We'll look at implementing guided back propagation in tensorflow. Summary - it doesn't look as good as what we did before (i.e: guidedbackprop). Some differences:
Original work:
- Keras using theano
- pre-procecess images with log transofrm and grand mean subtraction
- classifying the two color shot - 4 outputs, just the lasing runs
Present work:
- Tensorflow
- Our own batch normalization
- classifying two outputs, from separate runs
- We may be learning some systematic run differences
- Not using a log transform
- outlier speckle gets picked up in guided backprop
Issue
One uses the tf.gradients function. For some reason, it is producing nan's when it goes through my BatchNormalization ops, on Dense layers. It is fine on the convnet. Workaround, skip over those layers in backprop.
Code:
- Move data reading, one hot, confusion matrix into MLUtil.py, one data reader for lasing, and another for 2 color labels with 4 outputs.
- Reading 2 color data is more complicated
- convention is a label of -1 means don't use this sample for training
- Reading 2 color data is more complicated
- Build models here, TFModel.py, notes:
- SequentialModel now has a methods to keep track of regularization
- build up sum of terms
- Total loss: mean(batch model) + sum(variable - L2 L1)
- should it be mean of variables?
- I don't think so, this way adding more variables mean you work harder to minimize that term
- move making the optimizer and final loss into SequentialModel
- ex07 won't use this, still make loss directly
- ex08, which will regularize over 2 color 4 outputs, will use it
Guided Back Prop
- start with logit that scored high for predicted label
- don't use softmax, nonlinearity mixes in tyring to make the other logits small
- compute derivative of logit with respect to image
- Could do this with one call to tf.gradients, but for guided, and to work around batchnorm nan issue, go layer by layer
- Per paper: Striving for Simplicity: The All Convolutional Net, do the following
- When doing backprop through a relu:
- zero out negative values of gradient (don't propogate errors from above)
- zero out gradient values where relu is 0 (don't propogate errors from below)

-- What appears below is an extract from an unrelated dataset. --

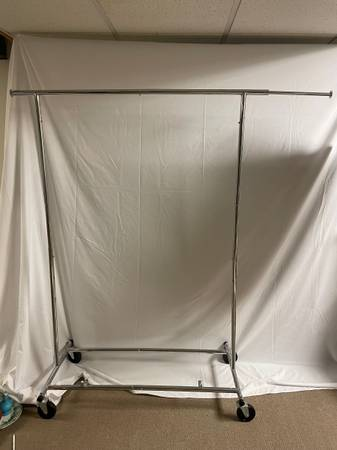 Photo Metal clothes rack- rolling - $150 (Liverpool)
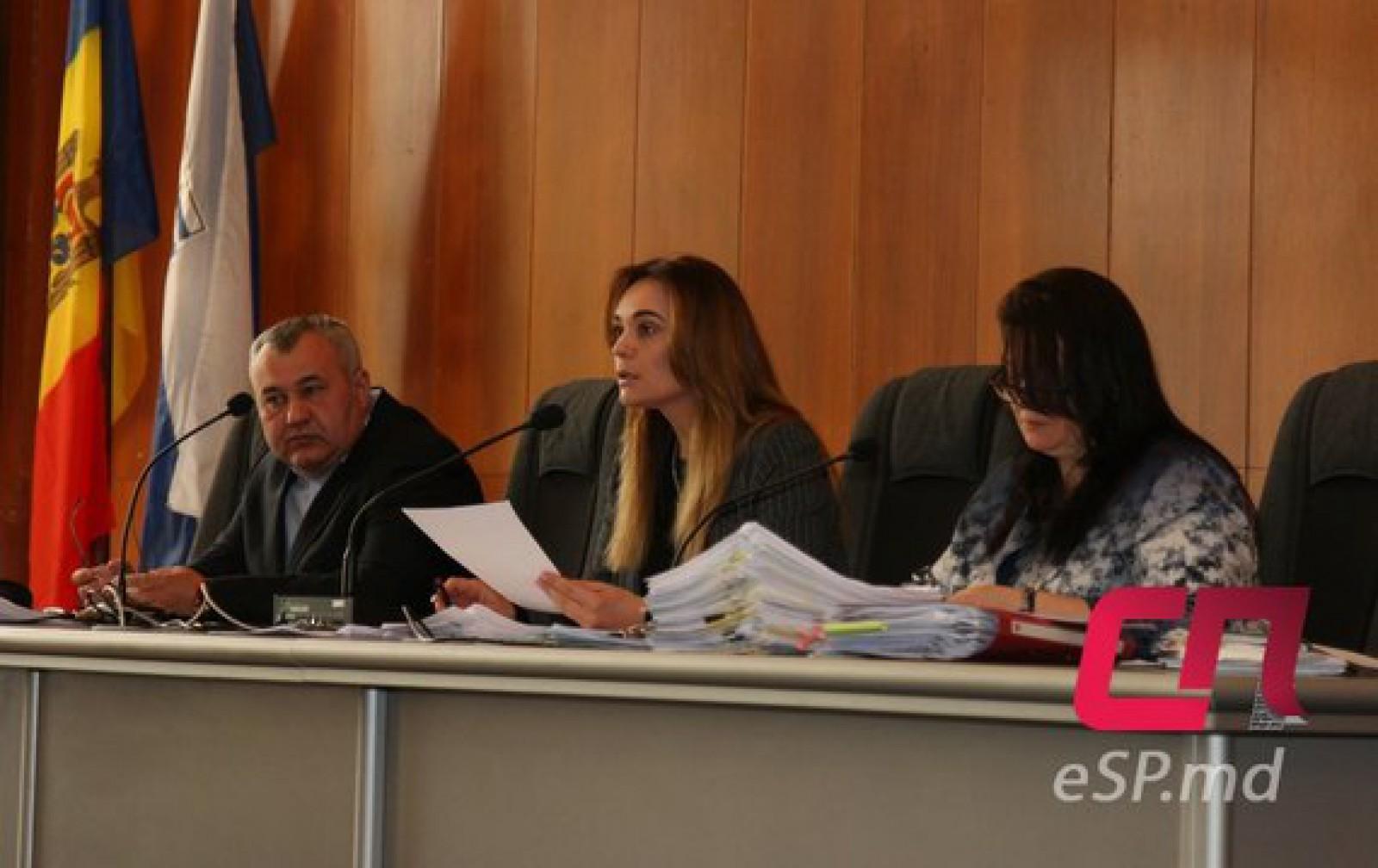 (video) Adunare scandaloasă la Ședința Consiliului Municipal din Bălți. Localnicii au organizat un miting pe holul Primăriei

- Still a little confused on these steps, why it works, another reference: github saliency maps Backpropagation.ipynb
- When doing backprop through a relu:
- for plotting, don't import matplotlib unless gbprop command is given, best not to import matplotlib if running in batch
Running ex07 code
python ex07_tf_guided_backprop.py train
python ex07_tf_guided_backprop.py predict
python ex07_tf_guided_backprop.py gbprop
Running ex08 code
Getting an accurate model
- Need to use more data
- Bigger batch size, meaning need to use more memory
- Best to train on batch
Code: ex08_tf_4way_class.py
- The train function can be modified to pass 'test' to the getTrainData function. Otherwise reads all data (takes about a minute)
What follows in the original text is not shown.